Tetherin cell surface levels are downregulated by Vpu, and degradation of tetherin by Vpu has been observed in a wide variety of cell types [30, 54, 63, 64]. The logical hypothesis suggested by this association was that Vpu overcomes restriction by removing tetherin from plasma membrane viral assembly sites and targeting tetherin for degradation, as has been well established for CD4. The downregulation of CD4 by Vpu requires the phosphorylation of serines 52 and 56 on the Vpu cytoplasmic tail, interaction with β-TrCP, and degradation of CD4 through the ubiquitin-proteasome pathway [1012, 65]. The mechanism and importance of downregulation of tetherin by Vpu, however, have not yet been as clearly worked out. Several groups have reported that relief of tetherin-mediated restriction of particle release can occur in the absence of degradation of tetherin [57, 66, 67], indicating that degradation is not the essential step in the action of Vpu that leads to relief of restriction.
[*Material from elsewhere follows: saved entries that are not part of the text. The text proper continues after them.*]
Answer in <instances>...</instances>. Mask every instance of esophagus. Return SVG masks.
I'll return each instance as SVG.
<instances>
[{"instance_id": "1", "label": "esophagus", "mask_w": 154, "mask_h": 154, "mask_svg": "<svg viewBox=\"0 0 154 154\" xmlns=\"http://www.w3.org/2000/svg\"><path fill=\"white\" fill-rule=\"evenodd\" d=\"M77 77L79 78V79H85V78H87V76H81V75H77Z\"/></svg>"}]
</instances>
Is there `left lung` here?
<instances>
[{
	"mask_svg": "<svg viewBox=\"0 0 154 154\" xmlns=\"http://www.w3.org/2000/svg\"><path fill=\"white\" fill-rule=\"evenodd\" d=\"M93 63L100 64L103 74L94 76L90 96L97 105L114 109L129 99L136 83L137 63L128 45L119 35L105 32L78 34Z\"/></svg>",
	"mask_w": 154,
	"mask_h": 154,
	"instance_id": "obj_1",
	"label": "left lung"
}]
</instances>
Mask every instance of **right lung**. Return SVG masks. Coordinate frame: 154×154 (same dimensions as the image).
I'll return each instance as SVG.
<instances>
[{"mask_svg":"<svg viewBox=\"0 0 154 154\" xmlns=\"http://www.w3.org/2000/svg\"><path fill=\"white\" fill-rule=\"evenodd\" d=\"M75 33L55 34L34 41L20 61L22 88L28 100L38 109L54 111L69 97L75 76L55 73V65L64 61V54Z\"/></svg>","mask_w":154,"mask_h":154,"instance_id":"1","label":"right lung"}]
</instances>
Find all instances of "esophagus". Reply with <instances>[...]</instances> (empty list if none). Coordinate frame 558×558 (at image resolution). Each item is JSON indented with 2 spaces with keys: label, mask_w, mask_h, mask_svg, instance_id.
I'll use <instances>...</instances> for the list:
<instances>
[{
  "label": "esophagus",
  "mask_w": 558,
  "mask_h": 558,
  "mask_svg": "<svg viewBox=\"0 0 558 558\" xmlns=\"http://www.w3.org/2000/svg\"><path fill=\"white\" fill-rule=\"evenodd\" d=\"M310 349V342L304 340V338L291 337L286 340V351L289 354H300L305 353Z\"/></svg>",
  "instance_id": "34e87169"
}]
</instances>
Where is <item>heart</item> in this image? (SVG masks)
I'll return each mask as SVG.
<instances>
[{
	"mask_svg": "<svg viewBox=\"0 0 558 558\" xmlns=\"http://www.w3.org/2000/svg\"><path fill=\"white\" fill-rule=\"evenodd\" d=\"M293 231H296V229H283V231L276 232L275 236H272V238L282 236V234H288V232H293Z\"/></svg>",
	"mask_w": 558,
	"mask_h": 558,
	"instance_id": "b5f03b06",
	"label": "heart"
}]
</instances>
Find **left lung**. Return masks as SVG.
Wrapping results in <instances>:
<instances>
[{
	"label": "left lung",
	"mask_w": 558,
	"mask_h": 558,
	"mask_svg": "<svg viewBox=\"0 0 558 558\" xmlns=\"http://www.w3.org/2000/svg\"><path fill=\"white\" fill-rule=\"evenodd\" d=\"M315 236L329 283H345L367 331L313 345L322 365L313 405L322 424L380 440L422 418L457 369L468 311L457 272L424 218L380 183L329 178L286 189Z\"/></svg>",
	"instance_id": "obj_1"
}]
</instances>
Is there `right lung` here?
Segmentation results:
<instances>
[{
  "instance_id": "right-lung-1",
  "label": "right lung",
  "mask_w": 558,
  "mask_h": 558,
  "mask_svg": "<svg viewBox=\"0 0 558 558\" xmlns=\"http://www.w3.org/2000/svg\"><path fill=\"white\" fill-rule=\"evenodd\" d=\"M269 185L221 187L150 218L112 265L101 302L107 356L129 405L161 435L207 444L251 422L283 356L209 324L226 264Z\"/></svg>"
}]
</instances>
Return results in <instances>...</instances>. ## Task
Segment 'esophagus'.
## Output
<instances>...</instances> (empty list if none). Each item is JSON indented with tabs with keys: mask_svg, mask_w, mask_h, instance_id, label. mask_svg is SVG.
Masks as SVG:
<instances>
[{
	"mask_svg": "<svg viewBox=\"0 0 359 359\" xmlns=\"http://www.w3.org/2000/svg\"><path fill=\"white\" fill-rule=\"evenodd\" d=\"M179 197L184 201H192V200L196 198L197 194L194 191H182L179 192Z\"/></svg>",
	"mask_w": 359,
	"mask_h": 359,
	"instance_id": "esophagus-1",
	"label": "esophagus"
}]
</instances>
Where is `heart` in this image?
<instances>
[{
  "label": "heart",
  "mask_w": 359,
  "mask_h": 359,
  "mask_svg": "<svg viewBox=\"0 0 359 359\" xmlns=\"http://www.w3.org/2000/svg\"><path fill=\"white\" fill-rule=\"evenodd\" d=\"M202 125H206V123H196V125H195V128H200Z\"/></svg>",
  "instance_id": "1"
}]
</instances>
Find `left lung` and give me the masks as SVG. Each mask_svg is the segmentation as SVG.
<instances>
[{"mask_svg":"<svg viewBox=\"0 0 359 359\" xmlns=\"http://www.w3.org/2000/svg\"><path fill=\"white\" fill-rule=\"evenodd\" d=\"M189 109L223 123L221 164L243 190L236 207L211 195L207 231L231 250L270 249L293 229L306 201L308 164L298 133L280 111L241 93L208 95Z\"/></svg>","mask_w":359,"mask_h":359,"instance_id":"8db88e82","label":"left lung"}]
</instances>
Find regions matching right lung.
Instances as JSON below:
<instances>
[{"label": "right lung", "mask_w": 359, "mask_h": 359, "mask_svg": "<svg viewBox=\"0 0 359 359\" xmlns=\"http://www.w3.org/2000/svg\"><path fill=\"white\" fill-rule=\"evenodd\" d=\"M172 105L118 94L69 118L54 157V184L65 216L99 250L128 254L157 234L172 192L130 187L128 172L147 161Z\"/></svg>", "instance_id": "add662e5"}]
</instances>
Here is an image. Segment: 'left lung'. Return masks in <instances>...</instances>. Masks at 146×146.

Goffinet and colleagues generated a series of tetherin cytoplasmic tail mutants including lysine mutants that were not degraded upon expression of Vpu. The mutants remained competent for restriction of particle release, and despite their lack of degradation Vpu potently relieved the restriction to particle release [66]. The involvement of β-TrCP in Vpu-mediated targeted degradation of tetherin has been supported by a number of investigators [54, 63, 64, 68], which would seem to suggest that a proteasomal pathway of degradation similar to that involved in the Vpu- β-TrCP-CD4 pathway is essential. Proteasomal degradation of tetherin has indeed been supported in some studies [63, 64] but is not universally accepted as the major pathway. Instead, a β-TrCP-dependent endolysosomal pathway for tetherin degradation has been reported [54, 58, 68]. According to this model, Vpu still acts as an adaptor molecule linking tetherin to β-TrCP, but does not connect tetherin to the ER-associated protein degradation (ERAD) pathway. Instead, interactions in the TGN or early endosome compartments direct tetherin to degradation in lysosomal compartments. There still is work to be done to clarify this pathway and to derive a clearer understanding of the role of β-TrCP and of the degradation of tetherin that is initiated or facilitated by Vpu.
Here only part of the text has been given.